現在は、神奈川県内でバスケットボールスクールでコーチを務めると共に、地元である静岡県賀茂郡松崎町でクリニック活動などを実施している土屋コーチ。アメリカへ渡米するまでの経緯、学んだ事や発見、現在の日本での活動などを伺った。

Highline collegeで経験したこと

ーー早速ですが、過去何シーズンか、Highline Collegeでコーチをされていると伺っています。コミニティカレッジというのは、日本式に言うと短大のような認識を持っておりますが、NWACというのはどのようなカンファレンスで、その中でHighline Collegeは、どのような立ち位置の大学なのでしょうか??

コミュニティカレッジというのは、日本でいう短大のような認識で変わらないと思います。ただ、ここに来る学生は短大で終わりではなく、NCAAのディビジョン1,2,3といった所へ編入することが目標です。NWAC(Northwest Athletic Coference)については、ワシントン州、オレゴン州のコミュニティカレッジからなるリーグになります。Highline Collegeは、西地区に所属するチームになります。卒業生には、ブライアン・スカラブリニがいます。
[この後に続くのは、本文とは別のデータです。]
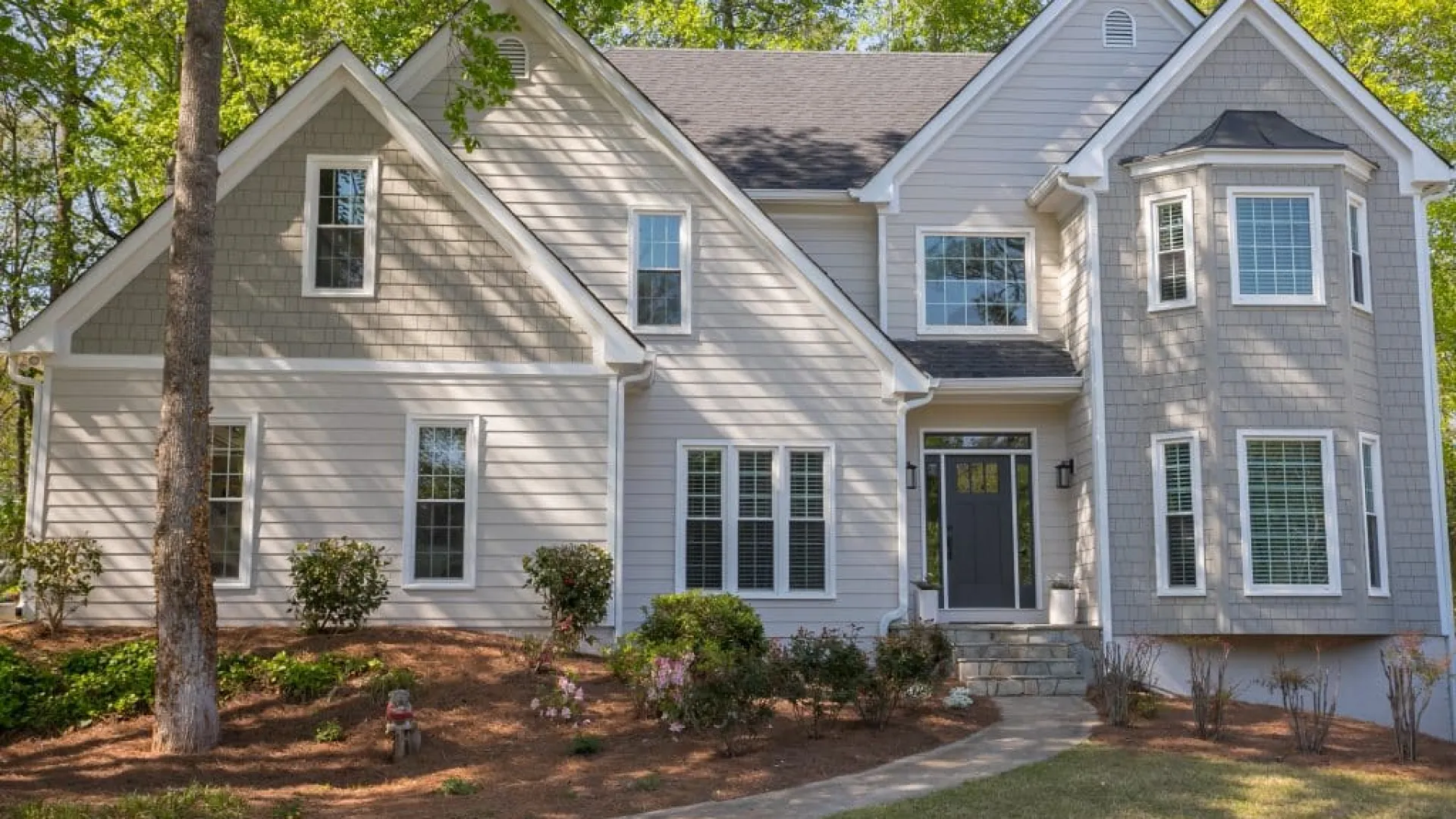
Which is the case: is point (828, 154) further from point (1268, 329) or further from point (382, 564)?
point (382, 564)

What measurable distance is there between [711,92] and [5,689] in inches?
509

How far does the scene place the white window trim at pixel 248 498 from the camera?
→ 45.2 feet

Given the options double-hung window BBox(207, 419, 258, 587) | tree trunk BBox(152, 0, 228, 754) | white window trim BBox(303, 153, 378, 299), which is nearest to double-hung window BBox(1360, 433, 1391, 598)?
white window trim BBox(303, 153, 378, 299)

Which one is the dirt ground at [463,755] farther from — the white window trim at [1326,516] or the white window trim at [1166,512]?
the white window trim at [1326,516]

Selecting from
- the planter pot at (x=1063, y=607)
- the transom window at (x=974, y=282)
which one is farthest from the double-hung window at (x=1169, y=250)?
the planter pot at (x=1063, y=607)

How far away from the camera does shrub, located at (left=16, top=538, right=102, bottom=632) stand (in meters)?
13.1

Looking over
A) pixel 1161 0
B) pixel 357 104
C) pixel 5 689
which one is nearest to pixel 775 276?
pixel 357 104

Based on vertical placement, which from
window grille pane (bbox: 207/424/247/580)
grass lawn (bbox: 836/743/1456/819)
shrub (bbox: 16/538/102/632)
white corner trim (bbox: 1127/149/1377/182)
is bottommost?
grass lawn (bbox: 836/743/1456/819)

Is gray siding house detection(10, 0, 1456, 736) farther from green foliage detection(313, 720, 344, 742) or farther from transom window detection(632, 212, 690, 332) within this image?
green foliage detection(313, 720, 344, 742)

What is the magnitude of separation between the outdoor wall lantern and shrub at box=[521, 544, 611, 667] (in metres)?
6.47

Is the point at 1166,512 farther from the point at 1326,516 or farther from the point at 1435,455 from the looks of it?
the point at 1435,455

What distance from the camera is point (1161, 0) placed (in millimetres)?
17938

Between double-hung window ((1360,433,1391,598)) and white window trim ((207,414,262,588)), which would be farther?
double-hung window ((1360,433,1391,598))

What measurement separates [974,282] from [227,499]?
9.85m
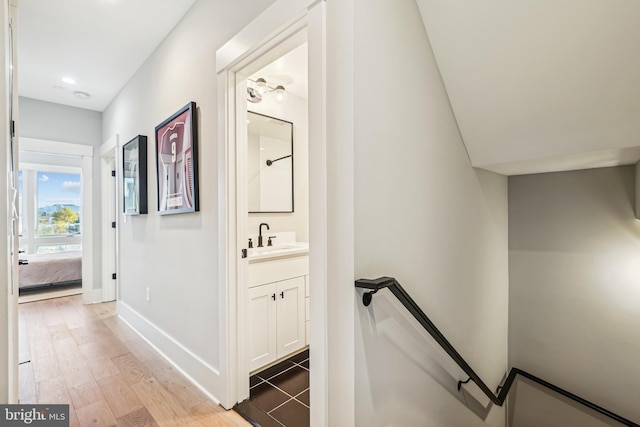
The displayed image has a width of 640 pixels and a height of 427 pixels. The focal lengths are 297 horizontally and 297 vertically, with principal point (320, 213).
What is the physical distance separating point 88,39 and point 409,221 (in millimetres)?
3135

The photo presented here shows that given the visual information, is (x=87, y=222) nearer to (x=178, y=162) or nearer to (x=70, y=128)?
(x=70, y=128)

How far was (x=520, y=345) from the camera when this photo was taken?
2.79 meters

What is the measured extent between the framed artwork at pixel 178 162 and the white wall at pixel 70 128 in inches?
94.8

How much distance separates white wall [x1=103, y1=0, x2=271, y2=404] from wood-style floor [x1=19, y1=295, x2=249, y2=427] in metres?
0.14

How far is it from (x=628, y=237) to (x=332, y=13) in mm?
2681

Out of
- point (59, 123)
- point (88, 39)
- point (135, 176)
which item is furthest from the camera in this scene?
point (59, 123)

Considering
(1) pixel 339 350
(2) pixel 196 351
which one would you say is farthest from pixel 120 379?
(1) pixel 339 350

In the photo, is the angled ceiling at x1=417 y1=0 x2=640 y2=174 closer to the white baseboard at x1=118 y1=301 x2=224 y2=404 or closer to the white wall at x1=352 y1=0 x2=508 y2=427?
the white wall at x1=352 y1=0 x2=508 y2=427

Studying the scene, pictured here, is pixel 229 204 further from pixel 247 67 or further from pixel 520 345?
pixel 520 345

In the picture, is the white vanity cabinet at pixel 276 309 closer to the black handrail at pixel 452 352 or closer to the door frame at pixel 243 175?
the door frame at pixel 243 175

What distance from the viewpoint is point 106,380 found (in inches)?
86.0

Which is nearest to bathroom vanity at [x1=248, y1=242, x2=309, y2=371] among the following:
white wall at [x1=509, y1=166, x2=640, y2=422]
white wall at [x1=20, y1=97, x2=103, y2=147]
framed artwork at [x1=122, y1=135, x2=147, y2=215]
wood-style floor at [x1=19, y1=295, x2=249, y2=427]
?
wood-style floor at [x1=19, y1=295, x2=249, y2=427]

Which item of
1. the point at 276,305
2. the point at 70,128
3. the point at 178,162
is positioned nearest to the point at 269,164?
the point at 178,162

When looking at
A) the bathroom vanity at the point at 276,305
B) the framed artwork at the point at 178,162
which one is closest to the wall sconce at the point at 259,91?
the framed artwork at the point at 178,162
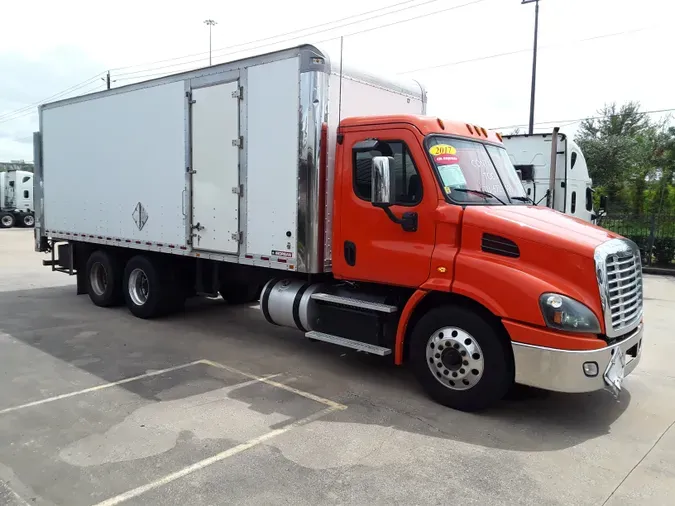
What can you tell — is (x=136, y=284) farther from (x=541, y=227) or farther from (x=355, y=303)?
(x=541, y=227)

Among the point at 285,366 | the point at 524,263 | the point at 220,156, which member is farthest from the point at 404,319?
the point at 220,156

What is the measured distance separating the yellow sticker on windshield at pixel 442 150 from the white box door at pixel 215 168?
2.73 meters

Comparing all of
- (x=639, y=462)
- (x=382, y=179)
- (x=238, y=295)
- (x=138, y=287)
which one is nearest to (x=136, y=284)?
(x=138, y=287)

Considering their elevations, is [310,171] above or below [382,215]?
above

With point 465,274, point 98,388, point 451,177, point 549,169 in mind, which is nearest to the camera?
point 465,274

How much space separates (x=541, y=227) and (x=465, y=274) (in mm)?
775

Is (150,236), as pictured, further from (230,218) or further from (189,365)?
(189,365)

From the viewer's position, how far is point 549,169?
12125mm

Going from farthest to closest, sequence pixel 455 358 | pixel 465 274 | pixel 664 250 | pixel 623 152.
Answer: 1. pixel 623 152
2. pixel 664 250
3. pixel 455 358
4. pixel 465 274

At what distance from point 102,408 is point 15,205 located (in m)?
35.6

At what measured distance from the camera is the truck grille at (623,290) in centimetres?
477

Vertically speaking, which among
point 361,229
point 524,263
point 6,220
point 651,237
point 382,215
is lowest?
point 6,220

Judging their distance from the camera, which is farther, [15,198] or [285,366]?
[15,198]

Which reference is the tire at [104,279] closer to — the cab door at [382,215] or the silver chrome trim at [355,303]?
the silver chrome trim at [355,303]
昨シーズンより、アシスタントコーチとしての役割を与えて頂きました。Highline collegeの近年の成績は、2013-14 NWAC トーナメント 全体3位、2014-15 ディビジョンタイトルを獲得、2015-16 NWAC トーナメント 全体6位です。
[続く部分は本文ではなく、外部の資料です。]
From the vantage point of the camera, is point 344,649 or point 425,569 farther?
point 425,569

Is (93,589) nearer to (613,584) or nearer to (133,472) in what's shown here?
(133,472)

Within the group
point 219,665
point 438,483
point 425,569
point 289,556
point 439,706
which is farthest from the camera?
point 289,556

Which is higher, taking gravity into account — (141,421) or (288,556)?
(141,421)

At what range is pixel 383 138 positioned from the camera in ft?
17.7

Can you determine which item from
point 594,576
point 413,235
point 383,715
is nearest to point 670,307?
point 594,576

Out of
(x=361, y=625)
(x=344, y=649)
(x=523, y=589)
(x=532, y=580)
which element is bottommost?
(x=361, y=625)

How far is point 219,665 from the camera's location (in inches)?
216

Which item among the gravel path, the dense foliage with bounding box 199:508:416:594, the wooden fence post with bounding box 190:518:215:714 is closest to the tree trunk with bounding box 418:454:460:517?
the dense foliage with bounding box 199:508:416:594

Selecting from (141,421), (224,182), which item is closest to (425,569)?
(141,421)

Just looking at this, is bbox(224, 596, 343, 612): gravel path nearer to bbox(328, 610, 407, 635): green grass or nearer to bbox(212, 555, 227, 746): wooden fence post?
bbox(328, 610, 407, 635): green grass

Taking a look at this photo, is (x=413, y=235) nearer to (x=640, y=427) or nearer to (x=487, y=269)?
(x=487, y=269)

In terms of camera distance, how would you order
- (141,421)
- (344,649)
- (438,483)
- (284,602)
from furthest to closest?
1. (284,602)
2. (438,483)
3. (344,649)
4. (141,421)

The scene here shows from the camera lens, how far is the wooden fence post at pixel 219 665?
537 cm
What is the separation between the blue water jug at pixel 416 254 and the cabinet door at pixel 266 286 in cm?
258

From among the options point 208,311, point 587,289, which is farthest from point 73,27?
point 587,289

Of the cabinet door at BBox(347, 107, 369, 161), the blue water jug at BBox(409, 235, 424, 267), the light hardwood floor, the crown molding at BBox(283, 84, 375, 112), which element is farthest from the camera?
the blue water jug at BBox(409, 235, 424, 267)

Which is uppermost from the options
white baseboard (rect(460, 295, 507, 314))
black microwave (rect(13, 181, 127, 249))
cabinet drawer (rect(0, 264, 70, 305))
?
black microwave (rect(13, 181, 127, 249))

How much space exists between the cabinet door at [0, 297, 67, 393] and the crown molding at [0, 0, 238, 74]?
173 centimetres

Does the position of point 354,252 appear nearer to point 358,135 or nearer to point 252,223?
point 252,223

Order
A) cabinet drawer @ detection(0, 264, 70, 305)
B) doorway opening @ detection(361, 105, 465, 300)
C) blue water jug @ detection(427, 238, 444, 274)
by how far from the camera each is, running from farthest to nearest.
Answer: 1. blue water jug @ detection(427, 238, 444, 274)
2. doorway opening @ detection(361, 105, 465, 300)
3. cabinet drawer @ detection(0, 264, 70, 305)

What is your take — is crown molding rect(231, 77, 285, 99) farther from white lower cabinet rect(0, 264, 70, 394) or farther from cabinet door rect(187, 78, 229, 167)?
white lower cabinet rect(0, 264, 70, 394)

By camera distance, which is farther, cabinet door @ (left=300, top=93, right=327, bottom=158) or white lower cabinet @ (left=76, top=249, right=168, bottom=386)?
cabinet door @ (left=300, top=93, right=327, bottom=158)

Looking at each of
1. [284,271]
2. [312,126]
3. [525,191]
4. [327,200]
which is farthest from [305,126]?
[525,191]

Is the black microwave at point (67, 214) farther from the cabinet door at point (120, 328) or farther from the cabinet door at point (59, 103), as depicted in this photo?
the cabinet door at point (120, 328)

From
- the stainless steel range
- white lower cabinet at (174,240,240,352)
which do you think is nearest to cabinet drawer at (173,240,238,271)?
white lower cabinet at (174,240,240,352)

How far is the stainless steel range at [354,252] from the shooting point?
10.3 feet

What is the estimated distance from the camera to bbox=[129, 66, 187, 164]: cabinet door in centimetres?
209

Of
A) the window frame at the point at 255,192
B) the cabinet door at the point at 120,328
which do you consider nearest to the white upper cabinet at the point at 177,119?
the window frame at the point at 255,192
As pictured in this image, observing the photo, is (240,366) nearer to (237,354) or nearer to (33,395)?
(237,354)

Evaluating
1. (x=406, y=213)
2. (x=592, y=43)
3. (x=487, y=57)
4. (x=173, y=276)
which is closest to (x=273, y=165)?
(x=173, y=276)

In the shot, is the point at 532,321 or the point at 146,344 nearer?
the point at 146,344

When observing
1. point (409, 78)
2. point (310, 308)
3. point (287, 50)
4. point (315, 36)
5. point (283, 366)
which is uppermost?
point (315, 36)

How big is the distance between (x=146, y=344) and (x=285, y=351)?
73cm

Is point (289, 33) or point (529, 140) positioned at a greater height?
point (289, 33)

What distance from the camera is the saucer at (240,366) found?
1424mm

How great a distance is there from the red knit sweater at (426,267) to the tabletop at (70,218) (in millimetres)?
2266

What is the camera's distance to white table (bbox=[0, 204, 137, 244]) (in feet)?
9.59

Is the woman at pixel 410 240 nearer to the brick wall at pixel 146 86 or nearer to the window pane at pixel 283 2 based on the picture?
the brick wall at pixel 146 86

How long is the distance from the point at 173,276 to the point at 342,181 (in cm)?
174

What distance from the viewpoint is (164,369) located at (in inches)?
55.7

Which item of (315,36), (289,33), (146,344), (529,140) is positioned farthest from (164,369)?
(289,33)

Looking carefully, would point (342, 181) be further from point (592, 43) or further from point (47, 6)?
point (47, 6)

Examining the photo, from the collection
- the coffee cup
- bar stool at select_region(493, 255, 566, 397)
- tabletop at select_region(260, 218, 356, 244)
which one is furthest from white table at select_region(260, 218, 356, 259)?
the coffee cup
ーー渡米に至る経緯。最初の一歩を踏み出す際に、経緯など。また、そのような関係性を構築するようになった具体的な経緯について

大学在学中、当時の東京アパッチ対大阪エヴェッサの試合を観に行きました。その試合を観て、日本にもこんなに!面白いバスケットがあるんだと感じました。しかし、お客さんは少なかったことに疑問を思いました。

確か、前半20点差をひっくり返し最後にハーフコートからブザービーターでアパッチが逆転勝ちした試合だったと思います。当時の東京に、青木選手、ジェレミー・タイラー選手、ロバート・スイフト選手、バイロン・イートン選手がいたことが印象に残っています。バイロン・イートン選手のあの巨体であのスピード、ジェレミー・タイラー選手のダンクは今でも覚えてます!
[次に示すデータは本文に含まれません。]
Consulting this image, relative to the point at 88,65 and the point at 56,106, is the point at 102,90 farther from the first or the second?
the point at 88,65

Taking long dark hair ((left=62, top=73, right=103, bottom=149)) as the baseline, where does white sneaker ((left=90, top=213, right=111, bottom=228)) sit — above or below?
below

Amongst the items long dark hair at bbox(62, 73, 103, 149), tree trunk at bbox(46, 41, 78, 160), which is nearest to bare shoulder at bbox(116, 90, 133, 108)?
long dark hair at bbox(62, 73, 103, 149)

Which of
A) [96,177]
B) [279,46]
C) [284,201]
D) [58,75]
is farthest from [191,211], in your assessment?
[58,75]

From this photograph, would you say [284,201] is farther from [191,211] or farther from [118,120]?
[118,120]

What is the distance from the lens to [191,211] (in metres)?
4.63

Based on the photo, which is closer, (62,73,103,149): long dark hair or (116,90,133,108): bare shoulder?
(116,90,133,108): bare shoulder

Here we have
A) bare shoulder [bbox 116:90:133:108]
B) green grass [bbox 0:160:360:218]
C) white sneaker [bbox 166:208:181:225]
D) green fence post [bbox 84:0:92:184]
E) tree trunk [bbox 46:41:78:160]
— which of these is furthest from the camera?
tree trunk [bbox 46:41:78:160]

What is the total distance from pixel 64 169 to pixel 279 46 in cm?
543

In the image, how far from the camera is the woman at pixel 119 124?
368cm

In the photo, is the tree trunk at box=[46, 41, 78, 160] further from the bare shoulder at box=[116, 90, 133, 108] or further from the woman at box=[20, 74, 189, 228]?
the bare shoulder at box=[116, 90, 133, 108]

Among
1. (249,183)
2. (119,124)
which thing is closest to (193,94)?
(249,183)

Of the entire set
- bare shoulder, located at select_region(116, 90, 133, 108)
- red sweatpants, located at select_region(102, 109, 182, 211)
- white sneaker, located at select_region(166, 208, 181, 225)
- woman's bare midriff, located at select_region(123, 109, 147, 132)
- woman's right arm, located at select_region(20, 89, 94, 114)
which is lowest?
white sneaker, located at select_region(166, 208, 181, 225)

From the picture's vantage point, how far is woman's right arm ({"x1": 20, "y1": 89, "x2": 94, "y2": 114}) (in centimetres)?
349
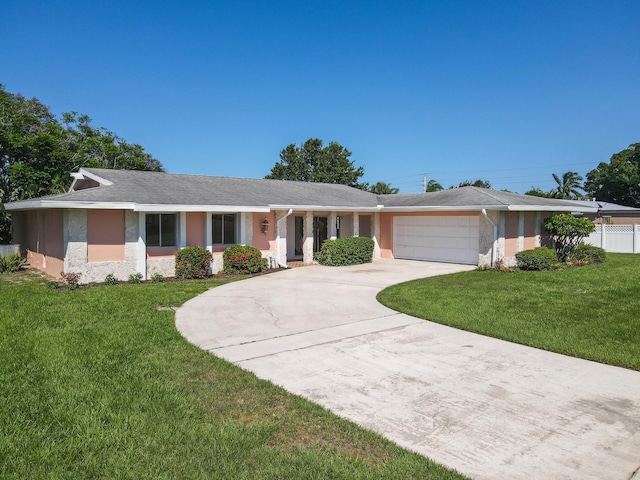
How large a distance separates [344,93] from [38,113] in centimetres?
1797

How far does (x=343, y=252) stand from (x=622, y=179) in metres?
44.4

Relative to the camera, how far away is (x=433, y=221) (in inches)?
746

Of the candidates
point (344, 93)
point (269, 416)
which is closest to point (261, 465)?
point (269, 416)

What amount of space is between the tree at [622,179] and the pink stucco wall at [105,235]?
172 ft

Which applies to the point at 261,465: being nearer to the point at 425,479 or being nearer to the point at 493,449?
the point at 425,479

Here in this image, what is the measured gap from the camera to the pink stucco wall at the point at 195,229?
14866 millimetres

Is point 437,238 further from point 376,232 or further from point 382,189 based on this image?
point 382,189

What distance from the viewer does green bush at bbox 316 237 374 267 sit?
17875mm

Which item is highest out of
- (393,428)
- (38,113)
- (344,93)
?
(344,93)

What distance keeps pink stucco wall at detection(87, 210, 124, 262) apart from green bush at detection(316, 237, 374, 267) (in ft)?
25.7

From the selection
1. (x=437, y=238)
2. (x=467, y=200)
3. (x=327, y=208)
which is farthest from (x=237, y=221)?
(x=467, y=200)

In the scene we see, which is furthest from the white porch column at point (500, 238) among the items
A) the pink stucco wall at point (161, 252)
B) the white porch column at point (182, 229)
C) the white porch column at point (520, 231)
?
the pink stucco wall at point (161, 252)

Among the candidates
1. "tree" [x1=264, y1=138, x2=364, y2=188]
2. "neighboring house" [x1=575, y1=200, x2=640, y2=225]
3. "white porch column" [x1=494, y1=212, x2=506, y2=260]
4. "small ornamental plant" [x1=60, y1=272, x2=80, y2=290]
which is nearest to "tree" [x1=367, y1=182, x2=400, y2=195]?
"tree" [x1=264, y1=138, x2=364, y2=188]

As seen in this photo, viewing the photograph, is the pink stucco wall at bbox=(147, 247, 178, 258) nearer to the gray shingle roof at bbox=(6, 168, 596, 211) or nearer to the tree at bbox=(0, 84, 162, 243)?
the gray shingle roof at bbox=(6, 168, 596, 211)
大学ではスポーツマネージメントを学んでいたので、自分に何かできないかと考えました。そこで、横浜在住だったので、新規参入の横浜ビー・コルセアーズにインターンとして運営に携わりました。

その翌年には、東京サンレーヴスにも携わることができました。翌シーズン、どうするか考えていた時期に、ある選手の方が「スター選手をつくらなければ、日本のバスケットは変わらない」と言った言葉に自分も影響され、育成する力を勉強したいと思いました。そこで、本場のアメリカへ行って勉強したいと思いました。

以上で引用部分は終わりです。